# SolusVM Audit Update



## MartinD (Jul 29, 2013)

Just seen this posted:

http://blog.soluslabs.com/2013/07/29/solusvm-security-audit-update/


----------



## HalfEatenPie (Jul 29, 2013)

I thought they were supposed to be done with that like... a few weeks ago...


----------



## MartinD (Jul 29, 2013)

Think it was more to let people know the external audit is still underway


----------



## Francisco (Jul 29, 2013)

But how many people are going to trust it?

I mean, they've claimed 'outside audits' in the past.

Francisco


----------



## peterw (Jul 29, 2013)

HalfEatenPie said:


> I thought they were supposed to be done with that like... a few weeks ago...

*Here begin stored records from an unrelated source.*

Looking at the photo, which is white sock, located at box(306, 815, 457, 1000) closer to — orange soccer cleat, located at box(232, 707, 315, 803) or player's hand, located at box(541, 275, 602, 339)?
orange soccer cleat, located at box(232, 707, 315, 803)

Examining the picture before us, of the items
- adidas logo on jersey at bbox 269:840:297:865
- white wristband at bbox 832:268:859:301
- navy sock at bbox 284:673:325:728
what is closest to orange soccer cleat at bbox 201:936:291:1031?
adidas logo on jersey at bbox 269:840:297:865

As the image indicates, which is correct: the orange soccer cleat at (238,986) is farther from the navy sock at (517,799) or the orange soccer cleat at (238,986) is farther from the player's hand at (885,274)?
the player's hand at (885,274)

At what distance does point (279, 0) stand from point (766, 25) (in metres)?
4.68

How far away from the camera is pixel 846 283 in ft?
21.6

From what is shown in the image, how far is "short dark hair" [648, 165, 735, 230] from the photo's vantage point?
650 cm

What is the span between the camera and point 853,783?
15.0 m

They said on june that their audit was finished and that they are waiting for the external audit... now they say that they just finished the internal audit and the external audit did not start yet. WTF?


----------



## SkylarM (Jul 29, 2013)

meh, this doesn't explain anything.


----------



## HalfEatenPie (Jul 29, 2013)

SkylarM said:


> meh, this doesn't explain anything.



Haha.  

This explains that their internal audit is done (and has resulted in several patches being released).  This also states that the promised external audit will begin soon.


----------



## Damian (Jul 29, 2013)

Second week of August? Pfft.


----------



## ryanarp (Jul 29, 2013)

I am sure by then, most will have gotten close to having their own solutions. I know people are hard at work to make it happen.


----------



## jarland (Jul 29, 2013)

Damian said:


> Second week of August? Pfft.


It should all be complete by August 32.


----------



## HalfEatenPie (Jul 29, 2013)

jarland said:


> It should all be complete by August 32.


 

Ha!  I see through your tricks!  

I'm smart.


----------